EXERCISE INSTRUCTIONS — Pick out every line of the material that contains the word "which". Case counts.

DATA ROWS —
────────────────────
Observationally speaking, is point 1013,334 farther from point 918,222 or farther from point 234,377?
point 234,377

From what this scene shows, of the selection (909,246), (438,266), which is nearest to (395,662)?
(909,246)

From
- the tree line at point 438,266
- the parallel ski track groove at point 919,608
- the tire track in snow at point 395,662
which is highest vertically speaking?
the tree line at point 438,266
────────────────────
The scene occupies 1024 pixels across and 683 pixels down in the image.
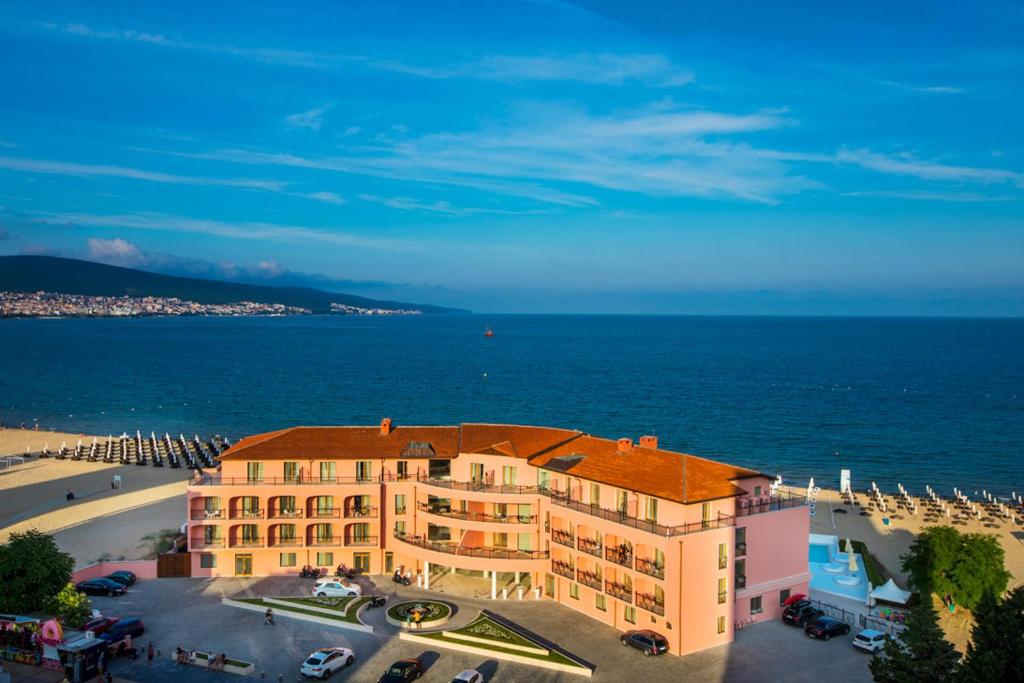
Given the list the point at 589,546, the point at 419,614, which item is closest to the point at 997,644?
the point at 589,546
────────────────────
FULL ANSWER —
From what this scene shows, of the selection (909,246), (438,266), which is nearest to (395,662)?
which is highest vertically speaking?
Given the list the point at 589,546, the point at 419,614, which item is closest to the point at 997,644?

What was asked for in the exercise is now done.